The present study was focused on formulation and characterization of a biocompatible transdermal gel using human plasma-derived exosomes as a carrier system for the localized and sustained delivery of hydroxyurea in breast cancer.

Method

Exosomes were successfully isolated from human plasma using a combination of differential centrifugation and ultrafiltration techniques. Hydroxyurea was loaded into the exosomes via a freeze–thaw cycle. In this study, the exosomes mediated hydroxyurea was incorporated into carbopol gel at varying concentrations of G1 = 0.5%, G2 = 1%, G3 = 1.5% and G4 = 2% and characterized by viscosity, spreadability, drug content, in vitro drug release, skin permeability and biocompatibility studies using HEK-293 cells and MTT assay on MCF-7 cells.

Results

The exosomal hydrxyurea gel (G4) demonstrated optimal properties, including skin-compatible pH, consistent drug loading, suitable viscosity, and excellent spreadability.
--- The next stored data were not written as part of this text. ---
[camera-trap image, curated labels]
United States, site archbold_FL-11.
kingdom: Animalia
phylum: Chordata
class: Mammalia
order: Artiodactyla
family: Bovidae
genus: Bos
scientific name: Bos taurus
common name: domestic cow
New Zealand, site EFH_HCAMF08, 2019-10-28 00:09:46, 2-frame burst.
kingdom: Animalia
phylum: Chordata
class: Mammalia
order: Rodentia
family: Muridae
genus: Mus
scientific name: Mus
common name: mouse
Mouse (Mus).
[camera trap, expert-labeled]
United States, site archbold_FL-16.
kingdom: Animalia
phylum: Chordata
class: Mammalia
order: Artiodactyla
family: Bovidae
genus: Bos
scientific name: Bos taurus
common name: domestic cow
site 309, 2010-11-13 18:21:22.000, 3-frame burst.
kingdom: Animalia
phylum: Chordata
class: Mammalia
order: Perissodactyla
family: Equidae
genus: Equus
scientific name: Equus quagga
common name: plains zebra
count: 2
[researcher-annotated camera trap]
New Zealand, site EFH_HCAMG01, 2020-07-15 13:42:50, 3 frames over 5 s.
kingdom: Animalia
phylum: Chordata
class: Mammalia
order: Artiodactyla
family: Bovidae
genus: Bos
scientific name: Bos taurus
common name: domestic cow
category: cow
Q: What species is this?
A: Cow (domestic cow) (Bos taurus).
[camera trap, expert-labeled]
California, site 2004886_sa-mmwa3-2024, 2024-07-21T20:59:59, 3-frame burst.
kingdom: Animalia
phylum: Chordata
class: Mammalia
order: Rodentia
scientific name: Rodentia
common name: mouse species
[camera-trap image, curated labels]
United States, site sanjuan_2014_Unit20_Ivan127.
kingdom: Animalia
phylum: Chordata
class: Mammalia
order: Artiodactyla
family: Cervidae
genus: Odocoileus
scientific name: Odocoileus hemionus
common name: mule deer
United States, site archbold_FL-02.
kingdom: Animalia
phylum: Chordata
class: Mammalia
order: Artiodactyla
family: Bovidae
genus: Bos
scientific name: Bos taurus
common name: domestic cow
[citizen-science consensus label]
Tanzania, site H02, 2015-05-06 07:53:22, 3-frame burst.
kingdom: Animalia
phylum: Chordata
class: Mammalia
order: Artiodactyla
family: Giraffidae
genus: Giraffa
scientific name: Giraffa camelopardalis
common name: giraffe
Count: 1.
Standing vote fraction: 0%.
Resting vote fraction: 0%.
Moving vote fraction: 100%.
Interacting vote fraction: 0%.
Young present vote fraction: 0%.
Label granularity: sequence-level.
All formulations exhibited < 10% hemolysis, confirming superior hemocompatibility. Exosomes mediated hydroxyurea gel achieved 8.81-fold higher skin permeability versus hydroxyurea solution and substantially more than the hydroxyurea gel, with 1.8-fold greater cytotoxicity against MCF-7 cells.

Conclusion

This exosomes mediated transdermal drug delivery system enables sustained, localized drug release, improving therapeutic efficacy, minimizing adverse effects, stabilizing exosomes, and prolonging tumor-site retention.